Thursday, January 26, 2017
One of the hardest things for the human mind to grasp is the power of exponential growth in anything - what happens when something keeps doubling or tripling or quadrupling over many years and just how big the numbers can get. So whenever Intel's CEO, Brian Krzanich, tries to explain the impact of Moore's law - what happens when you keep doubling the power of microchips every two years for fifty years - he uses this example: if you took Intel's first generation microchip from 1971, the 4004, and the latest chip Intel has on the market today, the sixth generation Intel Core processor, you will see that Intel's latest chip offers 3,500 times more performance, is 90,000 times more energy efficient, and is about 60,000 times lower in cost. To put it more vividly, Intel engineers did a rough calculation of what would happen had a 1971 Volkswagon Beetle improved at the same rate as microchips did under Moore's law.

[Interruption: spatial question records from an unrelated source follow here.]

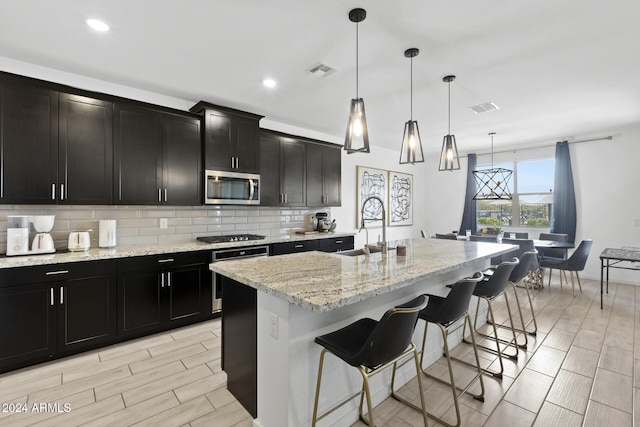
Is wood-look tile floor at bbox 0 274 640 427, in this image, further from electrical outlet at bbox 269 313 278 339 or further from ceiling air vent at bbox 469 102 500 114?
ceiling air vent at bbox 469 102 500 114

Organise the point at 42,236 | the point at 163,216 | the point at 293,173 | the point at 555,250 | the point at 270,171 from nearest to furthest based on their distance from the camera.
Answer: the point at 42,236, the point at 163,216, the point at 270,171, the point at 293,173, the point at 555,250

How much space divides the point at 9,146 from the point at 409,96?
3967mm

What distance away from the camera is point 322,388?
1.71m

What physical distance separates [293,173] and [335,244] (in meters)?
1.33

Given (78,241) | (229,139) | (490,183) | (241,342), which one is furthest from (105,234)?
(490,183)

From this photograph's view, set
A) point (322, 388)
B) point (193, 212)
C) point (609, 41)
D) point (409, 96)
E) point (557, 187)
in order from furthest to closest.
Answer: point (557, 187) < point (193, 212) < point (409, 96) < point (609, 41) < point (322, 388)

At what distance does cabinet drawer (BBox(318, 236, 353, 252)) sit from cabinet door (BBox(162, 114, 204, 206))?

These are the numbers: Today, that Beetle would be about to go about three hundred thousand miles per hour. It would get two million miles per gallon of gas, and it would cost four cents!
-Thomas L. Friedman, Thank You for Being Late: An Optimist's Guide To Thriving In The Age Of Acceleration
I own two Friedman books. The first purchased, the second a gift. After the second, I was fairly certain that there would likely be no more Friedman book's in my library. Then he goes and sticks the word "Optimist's" in the book's title. Wavering here. Any advice?